Değerli kardeşimiz,

Öncelikle ifade edelim ki, bundan sorumlu olmazsınız, elinizden geldiği kadarını yaparsınız, ayrıca diğer tebliğ yollarına ağırlık verirsiniz.

“Sizden, hayra çağıran, iyiliği emredip kötülüğü meneden bir topluluk bulunsun. İşte onlar kurtuluşa erenlerdir.” (Al-i İmran, 3/104) mealindeki ayeti yorumlayan müfessirler, toplumda İslam’ı tebliğ etmenin farz-ı kifaye olduğunu ifade ederler.

Zira ayette geçen “Sizden bir topluluk…” ifadesi buna delalet eder.

Eğer bu görevi yapacak hiç bir topluluk yoksa o zaman ben Müslümanım diyen herkes bu görevi yapmak zorunda kalacaktır. Bu durumda da, İslam’ı başkalarına anlatmak herkese farz-ı ayn olmuş olur.

Onun için her Müslüman bilgi, beceri alanları ve kabiliyetine göre bu görevi yapmalıdır. “Allah hiç kimseye gücünün yetmeyeceği yükü yüklemez.” (Bakara, 286)  “Allah size kolaylık diler, zorluk dilemez…” (Bakara, 185)  ayetleri doğrultusunda her Müslüman İslam’ın güzelliklerini başkalarına anlatabilir.

İnsanlara İyiliği anlatma veya bildirme ile kötülüğe mani olmaya çalışmanın bir takım yol ve yöntemleri vardır. Bunları şöyle özetleyebiliriz:

1. Sözlü anlatım:

Gönülleri fethetmenin en etkili yoludur. Peygamberlerin silahları yoktu, güzel, yumuşak ve hikmetli sözleri vardı. Bu sözlerle kitlelerin ve milletlerin gönlünü fethederek hidayetlerine vesile olmuştur. 

2. Yazılı anlatım:

Hz. Süleyman’ın Sebe Melikesi’ne yazdığı mektubu ile, Hz. Peygamberin devlet başkanlarına gönderdiği mektuplar birer tebliğ mektubu olmuştur.

3. Güzel davranışlarla beden dilini kullanmak:

Bir tebessüm, bir tatlı bakış, bir yardım, bir güzel davranış, ziyaret, nezaket, ziyafet ve bir jest de tebliğ yerine geçebilir.
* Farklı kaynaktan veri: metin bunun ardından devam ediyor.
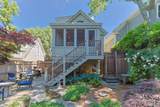 24 Cottage Street - Photo 25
En etkili tebliğ yolu ise sözlerle davranışın bir birini desteklemiş olmasıdır. Kısaca Hz. Peygamber gibi davranmak tebliğin en güzel ve en etkili yoludur.

4. Asrın cihadı diye bileceğimiz internet:

İnternet yoluyla, bilmediği, tanımadığı ve görmediği binlerce on binlerce insanın Müslüman olmasına vesile olan pek çok insanın varlığı bilinmektedir.

5. Hatırlatmak:

Müslümana düşen hatırlatmaktır. Sonucunu Allah’a bırakmaktır. Hidayeti sadece O verir. Bu konuda Allah Hz. Peygambere şöyle der: “Artık sen hatırlat. Şüphe yok ki, sen ancak bir hatırlatıcısın. Onların üzerlerinde bir musallat (otoriter) değilsin” (Ğaşiye, 21)

Buna göre, zorla ısrarla birini değiştirmeye uğraşmak bir işe yaramaz.